GOAL OF THE EXERCISE:
State how many of the lines below contain the string "point", and give only that number.

EXCERPTED DATA:
-- BEGIN --

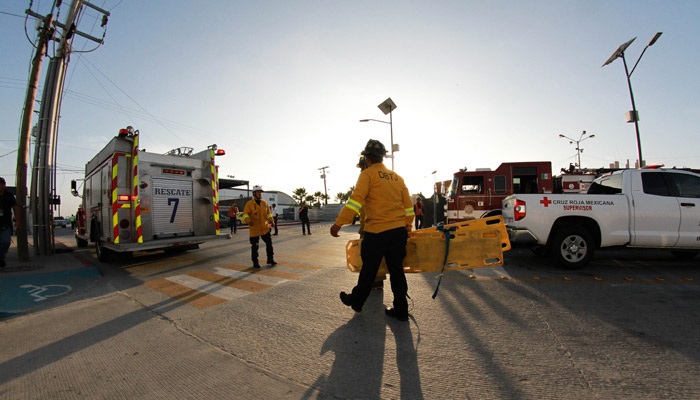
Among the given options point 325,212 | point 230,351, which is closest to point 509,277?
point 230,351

-- END --
-- BEGIN --

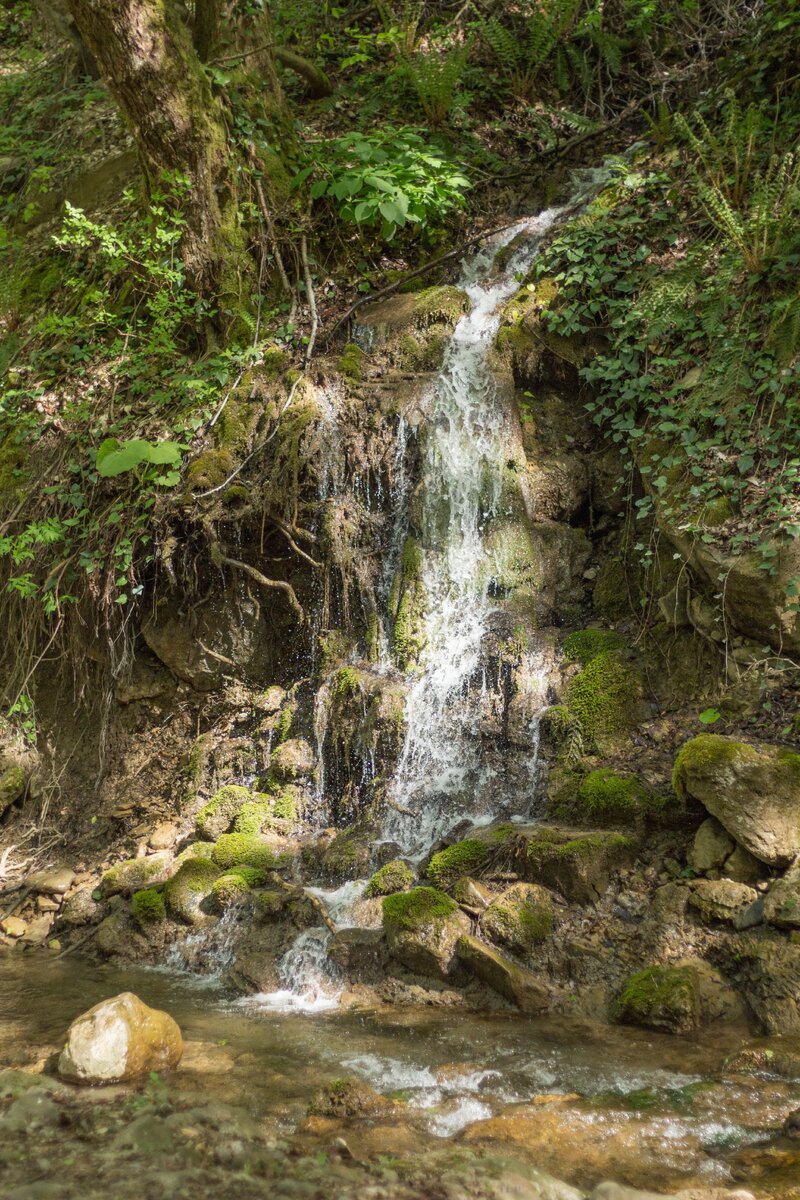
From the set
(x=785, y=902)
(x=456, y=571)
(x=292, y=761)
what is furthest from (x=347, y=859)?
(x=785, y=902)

-- END --

RESULT OF THIS EXERCISE:
2